Suç, yalnızca bireyin değil; düzenin, çevrenin ve suskunluğun da ürünüdür.
Yoksulluğun, adaletsizliğin, sevgisizliğin kol gezdiği bir yerde suç bireysel olmaktan çıkar, toplumsal hale gelir.
İşte tam da burada iki büyük hastalık belirir: “Bana necilik” ve empati yoksunluğu.
Komşumuzun, gencimizin, öğrencimizin derdine “bana ne” dediğimiz her gün, suçun tohumunu birlikte ekiyoruz.

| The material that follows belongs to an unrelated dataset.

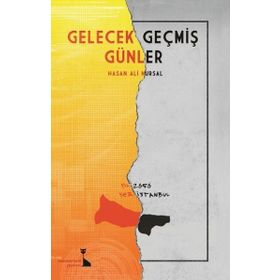 GELECEK GEÇMİŞ GÜNLER - HASAN ALI NURSAL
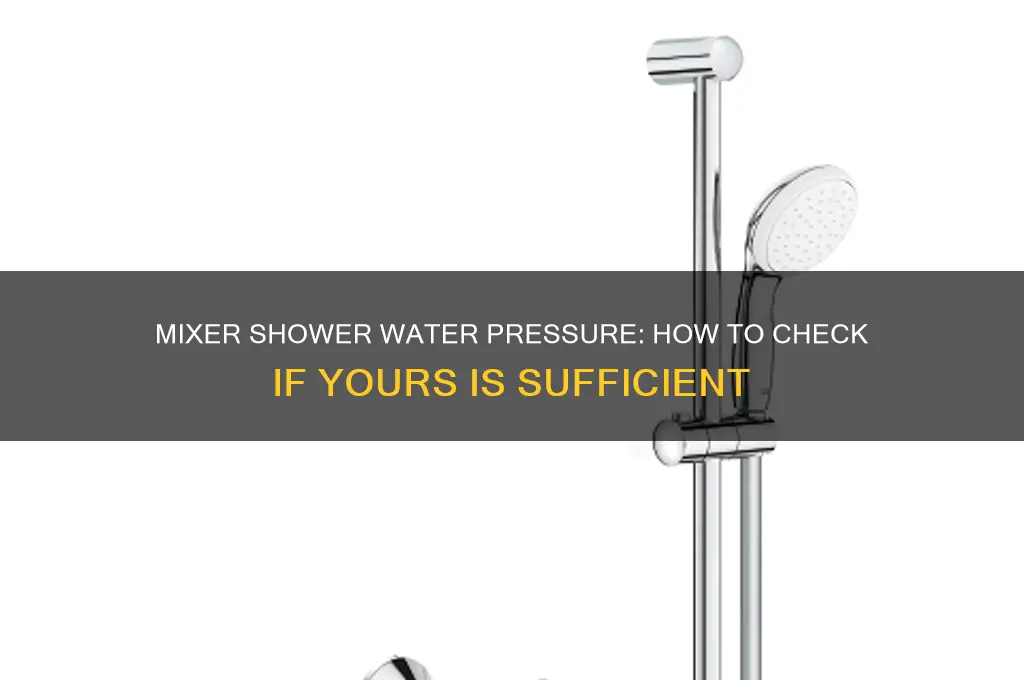 do i have enough water pressure for a mixer shower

Empati kurmadığımız sürece, kimseyi anlamıyor; kimseyi korumuyoruz.
Bugün toplumun baş belası olan uyuşturucu ve dijital kumar gibi felaketler, bu ilgisizliğin, bu duyarsızlığın ürünü.
Gençlerimize “aman ha” demek yetmez; onlara yol göstermek, onlarla konuşmak, yanında durmak gerekir.

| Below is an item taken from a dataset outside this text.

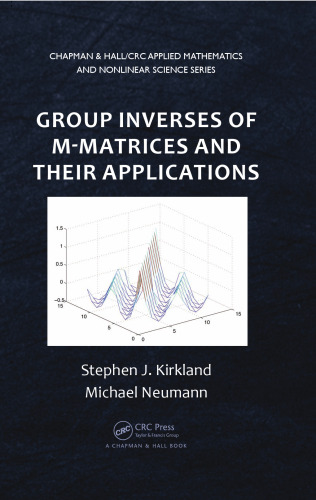 Group Inverses of M-Matrices and Their Applications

Çünkü onlar kaybolursa, aslında hepimiz kaybederiz.
Unutmayalım: Cezalar suçluyu susturabilir ama vicdansızlığı susturmaz.
Gerçek adalet, insanın içindeki “bana ne” sesini susturduğu yerde başlar.
Ve bir toplum, suçlular çoğaldığında değil, sessiz kalanlar arttığında çöker.
Bende bu hafta bu kadar hoş ve dostça kalın.